#### Task:
Give the line with "class: Mammalia" again, along with every line below it to the end of the records, word for word.

(Input material)

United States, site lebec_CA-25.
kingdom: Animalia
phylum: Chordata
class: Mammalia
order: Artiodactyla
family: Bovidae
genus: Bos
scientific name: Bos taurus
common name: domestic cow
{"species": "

(End Input material)

#### Answer for this exercise:
class: Mammalia
order: Artiodactyla
family: Bovidae
genus: Bos
scientific name: Bos taurus
common name: domestic cow
{"species": "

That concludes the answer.